Installation and swarm setup
- I - Docker Installation
- II - Swarm Setup
- III - Services' Deployment
Control of the System
- Updating our app
- Checking the health of the service
- Determining the LIVE instance
- Switching between LIVE and IDLE instances
- Draining a node
- Disposing of the services
Research Material
Afterthoughts

Foreword

Just over a week ago, a challenge crossed my desk. It read: Thou shall find a way to implement thy app with no downtime nor pain for thy user, and thou shall solve it within a week!

I thought huh, how hard can it be?

And as usual, when such a question is asked, Murphy came to my place to stay for a few days. Because you know, that is how these things are.

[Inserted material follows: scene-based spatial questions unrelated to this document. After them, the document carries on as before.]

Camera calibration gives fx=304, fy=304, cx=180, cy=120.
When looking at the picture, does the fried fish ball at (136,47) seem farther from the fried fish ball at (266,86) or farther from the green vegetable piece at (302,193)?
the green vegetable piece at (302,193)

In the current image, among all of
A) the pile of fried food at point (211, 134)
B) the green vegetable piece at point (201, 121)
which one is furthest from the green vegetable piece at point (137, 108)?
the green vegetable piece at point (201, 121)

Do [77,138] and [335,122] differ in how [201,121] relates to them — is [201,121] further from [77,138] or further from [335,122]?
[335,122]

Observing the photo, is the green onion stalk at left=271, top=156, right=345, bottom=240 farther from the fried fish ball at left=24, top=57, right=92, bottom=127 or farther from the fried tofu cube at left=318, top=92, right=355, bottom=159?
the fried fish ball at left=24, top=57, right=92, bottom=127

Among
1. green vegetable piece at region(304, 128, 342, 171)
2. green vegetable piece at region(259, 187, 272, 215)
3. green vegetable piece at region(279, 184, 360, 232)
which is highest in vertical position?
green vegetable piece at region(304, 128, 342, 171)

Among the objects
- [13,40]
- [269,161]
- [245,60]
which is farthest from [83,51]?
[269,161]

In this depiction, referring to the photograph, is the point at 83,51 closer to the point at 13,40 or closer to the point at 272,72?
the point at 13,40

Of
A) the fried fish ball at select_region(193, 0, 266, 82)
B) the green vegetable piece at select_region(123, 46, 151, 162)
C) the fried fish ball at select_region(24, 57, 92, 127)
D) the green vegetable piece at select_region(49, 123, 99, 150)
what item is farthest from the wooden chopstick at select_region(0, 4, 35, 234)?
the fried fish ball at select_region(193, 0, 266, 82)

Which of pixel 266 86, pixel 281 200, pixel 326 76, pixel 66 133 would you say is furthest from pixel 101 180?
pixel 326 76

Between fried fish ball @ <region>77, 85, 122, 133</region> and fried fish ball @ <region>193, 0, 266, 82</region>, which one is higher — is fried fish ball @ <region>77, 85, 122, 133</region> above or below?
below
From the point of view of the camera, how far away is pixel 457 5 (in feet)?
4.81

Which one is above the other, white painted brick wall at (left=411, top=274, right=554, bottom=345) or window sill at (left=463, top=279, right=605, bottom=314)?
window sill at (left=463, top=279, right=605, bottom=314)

And so this odyssey began...

This repository is about the journey of a sysadmin/developer looking for a way to solve such challenge, having never done this before.

Introduction

In the past, most deployment methods required the site or app to go into maintenance mode or altogether offline in order to get updated. This used to be inconvenient for the user, as he can't use our service during such window.

Historically, such maintenance windows used to be performed during off-hours, but as services become more mission-critical or are provided across the globe, such practices become less and less acceptable, as there are no off-hours anymore.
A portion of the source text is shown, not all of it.